It is untenable to pretend that Trump’s promise to finance a wall on another country’s budget is somehow less fantastical than promising to sow enough chaos in immigrant communities that they’ll leave the United States on their own.
It is untenable to attack Trump for saying the IRS might be auditing him because he’s such a “strong Christian” when you’ve convinced nearly half the country that the IRS needs to be reined in or abolished because it has been illegally targeting Christians and conservatives in a campaign of political retribution.
It is untenable to attack Trump for being unelectable when you’ve convinced nearly half the country that the other party’s frontrunner is going to be indicted by the Justice Department for endangering national security.
It is untenable to attack Trump for refusing to disavow David Duke when a a guy who once described himself as “David Duke without the baggage” is now the third most powerful Republican in the House of Representatives.
Remove this immense capacity for bullshit and self-deception from the party’s political arsenal—or at least render it ineffective—and it’s hard to envision what mobilization tools (and thus what policies) would replace it. There is an optimistic scenario in which a reconstituted conservative movement organizes around a more productive, less uncompromising politics.
A new Republican Party (formed to confront Trump in the election, or in the aftermath of his defeat) would perhaps be more consistently attuned to the social concerns of religious voters—pairing existing religious-right commitments like opposition to abortion and same-sex marriage with a more progressive distributive agenda aimed at reducing poverty and encouraging family growth. A party like that would be able to vie for Trump’s supporters by promising to lift them up, rather than by stooping to their level, and would insure their losses among secular whites by appealing to devout but ideologically non-doctrinaire churchgoers.
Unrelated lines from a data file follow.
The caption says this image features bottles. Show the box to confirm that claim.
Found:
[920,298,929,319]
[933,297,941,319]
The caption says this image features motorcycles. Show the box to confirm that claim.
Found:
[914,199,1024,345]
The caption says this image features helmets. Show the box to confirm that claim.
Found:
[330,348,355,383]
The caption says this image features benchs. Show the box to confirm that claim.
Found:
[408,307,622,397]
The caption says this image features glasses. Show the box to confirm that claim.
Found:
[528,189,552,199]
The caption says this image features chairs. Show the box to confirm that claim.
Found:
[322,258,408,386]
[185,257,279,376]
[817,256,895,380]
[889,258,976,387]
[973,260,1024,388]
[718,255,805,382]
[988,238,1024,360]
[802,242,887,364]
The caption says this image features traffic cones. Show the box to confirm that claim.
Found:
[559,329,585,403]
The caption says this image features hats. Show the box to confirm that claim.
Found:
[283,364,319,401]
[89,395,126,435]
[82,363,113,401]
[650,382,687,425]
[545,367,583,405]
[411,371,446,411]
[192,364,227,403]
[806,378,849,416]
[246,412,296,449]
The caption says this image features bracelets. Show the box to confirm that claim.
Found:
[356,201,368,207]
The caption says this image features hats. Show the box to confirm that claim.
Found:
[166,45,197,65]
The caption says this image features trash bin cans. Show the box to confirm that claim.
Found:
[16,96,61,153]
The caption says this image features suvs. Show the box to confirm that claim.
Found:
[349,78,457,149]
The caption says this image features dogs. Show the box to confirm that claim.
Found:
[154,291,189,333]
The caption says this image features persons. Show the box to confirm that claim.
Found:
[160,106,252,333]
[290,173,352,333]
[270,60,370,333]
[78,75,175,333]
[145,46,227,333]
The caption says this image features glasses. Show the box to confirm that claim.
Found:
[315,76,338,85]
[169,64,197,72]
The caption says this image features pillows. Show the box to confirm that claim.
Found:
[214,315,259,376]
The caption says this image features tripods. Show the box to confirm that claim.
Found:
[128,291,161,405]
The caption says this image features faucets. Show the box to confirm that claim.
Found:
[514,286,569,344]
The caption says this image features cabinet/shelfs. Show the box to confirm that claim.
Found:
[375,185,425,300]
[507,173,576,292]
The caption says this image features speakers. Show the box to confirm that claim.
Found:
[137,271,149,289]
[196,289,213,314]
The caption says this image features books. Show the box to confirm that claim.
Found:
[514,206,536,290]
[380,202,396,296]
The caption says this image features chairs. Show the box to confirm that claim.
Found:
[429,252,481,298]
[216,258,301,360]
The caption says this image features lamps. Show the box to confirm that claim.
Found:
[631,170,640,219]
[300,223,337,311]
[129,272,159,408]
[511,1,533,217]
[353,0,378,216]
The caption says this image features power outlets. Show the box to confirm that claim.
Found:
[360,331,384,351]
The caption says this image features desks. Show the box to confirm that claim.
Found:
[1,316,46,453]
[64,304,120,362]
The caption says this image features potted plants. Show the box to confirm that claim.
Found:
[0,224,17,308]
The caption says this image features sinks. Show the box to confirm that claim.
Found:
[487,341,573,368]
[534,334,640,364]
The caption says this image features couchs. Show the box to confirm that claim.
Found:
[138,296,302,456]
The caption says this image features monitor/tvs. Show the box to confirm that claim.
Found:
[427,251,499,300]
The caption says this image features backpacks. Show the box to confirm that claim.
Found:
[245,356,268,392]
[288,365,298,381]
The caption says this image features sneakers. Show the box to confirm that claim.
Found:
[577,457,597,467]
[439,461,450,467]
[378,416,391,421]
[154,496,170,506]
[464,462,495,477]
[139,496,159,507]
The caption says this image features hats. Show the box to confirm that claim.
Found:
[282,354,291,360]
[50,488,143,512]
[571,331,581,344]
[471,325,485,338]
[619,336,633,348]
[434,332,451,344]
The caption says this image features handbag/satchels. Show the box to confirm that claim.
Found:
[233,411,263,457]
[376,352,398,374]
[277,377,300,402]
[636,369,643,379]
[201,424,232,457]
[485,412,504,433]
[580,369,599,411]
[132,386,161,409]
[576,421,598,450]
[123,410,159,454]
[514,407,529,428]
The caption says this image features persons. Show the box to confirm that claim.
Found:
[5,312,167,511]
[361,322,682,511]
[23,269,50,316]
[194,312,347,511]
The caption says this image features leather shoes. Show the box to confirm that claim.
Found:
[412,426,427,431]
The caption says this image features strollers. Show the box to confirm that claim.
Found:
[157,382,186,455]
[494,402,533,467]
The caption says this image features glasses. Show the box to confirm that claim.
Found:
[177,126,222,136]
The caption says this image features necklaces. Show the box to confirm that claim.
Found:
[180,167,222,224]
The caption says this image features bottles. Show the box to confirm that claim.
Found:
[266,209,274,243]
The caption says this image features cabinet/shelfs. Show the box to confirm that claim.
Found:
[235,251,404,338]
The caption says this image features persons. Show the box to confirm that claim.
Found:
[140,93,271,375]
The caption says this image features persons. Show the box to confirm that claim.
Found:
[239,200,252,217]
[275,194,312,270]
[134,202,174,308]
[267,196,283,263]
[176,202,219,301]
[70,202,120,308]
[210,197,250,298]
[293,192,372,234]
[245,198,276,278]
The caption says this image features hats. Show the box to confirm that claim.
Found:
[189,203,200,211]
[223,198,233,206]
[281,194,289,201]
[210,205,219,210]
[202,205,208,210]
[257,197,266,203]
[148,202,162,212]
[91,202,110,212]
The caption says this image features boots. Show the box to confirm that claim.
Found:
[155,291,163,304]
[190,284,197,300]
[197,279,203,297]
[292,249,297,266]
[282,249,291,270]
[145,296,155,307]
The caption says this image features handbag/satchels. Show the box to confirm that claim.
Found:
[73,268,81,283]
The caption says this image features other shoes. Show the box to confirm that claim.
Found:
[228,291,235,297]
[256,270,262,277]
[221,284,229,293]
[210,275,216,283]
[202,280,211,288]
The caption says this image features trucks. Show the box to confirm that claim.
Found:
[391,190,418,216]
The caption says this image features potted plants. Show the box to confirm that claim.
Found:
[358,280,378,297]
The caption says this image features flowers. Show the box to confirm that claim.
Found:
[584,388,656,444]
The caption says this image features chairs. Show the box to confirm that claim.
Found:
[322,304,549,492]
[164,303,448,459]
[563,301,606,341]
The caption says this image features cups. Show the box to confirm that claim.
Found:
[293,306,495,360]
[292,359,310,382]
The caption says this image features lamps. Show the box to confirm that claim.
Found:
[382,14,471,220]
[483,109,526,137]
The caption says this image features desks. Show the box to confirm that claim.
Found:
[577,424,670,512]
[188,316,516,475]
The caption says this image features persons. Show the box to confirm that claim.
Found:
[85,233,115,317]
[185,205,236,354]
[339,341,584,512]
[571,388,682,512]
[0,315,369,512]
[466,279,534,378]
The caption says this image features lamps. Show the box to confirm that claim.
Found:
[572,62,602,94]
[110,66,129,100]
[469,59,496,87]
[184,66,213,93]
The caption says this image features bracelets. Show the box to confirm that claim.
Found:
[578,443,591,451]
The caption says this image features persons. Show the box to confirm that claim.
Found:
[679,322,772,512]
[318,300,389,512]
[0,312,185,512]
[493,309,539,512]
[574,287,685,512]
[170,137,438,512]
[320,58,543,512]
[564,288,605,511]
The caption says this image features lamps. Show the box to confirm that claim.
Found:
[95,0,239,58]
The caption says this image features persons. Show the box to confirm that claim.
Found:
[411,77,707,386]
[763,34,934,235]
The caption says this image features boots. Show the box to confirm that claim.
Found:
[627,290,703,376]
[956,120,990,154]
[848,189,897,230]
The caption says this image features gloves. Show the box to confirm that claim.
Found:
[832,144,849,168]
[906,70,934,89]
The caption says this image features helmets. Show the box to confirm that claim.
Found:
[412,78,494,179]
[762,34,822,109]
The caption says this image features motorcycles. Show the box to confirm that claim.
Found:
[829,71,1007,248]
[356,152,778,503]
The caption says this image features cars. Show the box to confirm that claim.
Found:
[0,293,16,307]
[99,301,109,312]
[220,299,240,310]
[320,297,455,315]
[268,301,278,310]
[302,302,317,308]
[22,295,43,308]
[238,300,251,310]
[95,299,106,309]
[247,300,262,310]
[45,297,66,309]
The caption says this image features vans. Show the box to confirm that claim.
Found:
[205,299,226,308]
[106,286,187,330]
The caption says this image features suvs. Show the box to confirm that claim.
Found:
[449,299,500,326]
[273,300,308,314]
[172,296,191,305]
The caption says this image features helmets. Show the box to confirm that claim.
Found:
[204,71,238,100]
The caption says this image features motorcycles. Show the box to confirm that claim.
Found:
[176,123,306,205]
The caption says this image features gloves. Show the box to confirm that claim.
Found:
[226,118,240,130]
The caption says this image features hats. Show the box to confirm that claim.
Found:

This might not describe the pluralistic, tolerant Republican Party of liberal dreams, but it beats most of the easily imagined alternatives. If Republicans rally to Trump and he loses, it will embolden the purist, maximalist faction of the party led by Ted Cruz all over again. This faction will plausibly claim that, but for Trump, an orthodox conservative would have won the nomination and the presidency. Republicans will deploy the tactics they used against President Barack Obama against President Hillary Clinton, but with much more uniformity and zeal. On the other hand, if Republicans rally to Trump and he wins—well, then liberals will face more pressing concerns than gaming out the GOP’s uncertain future, or wondering what will become of the conservative movement as we know it.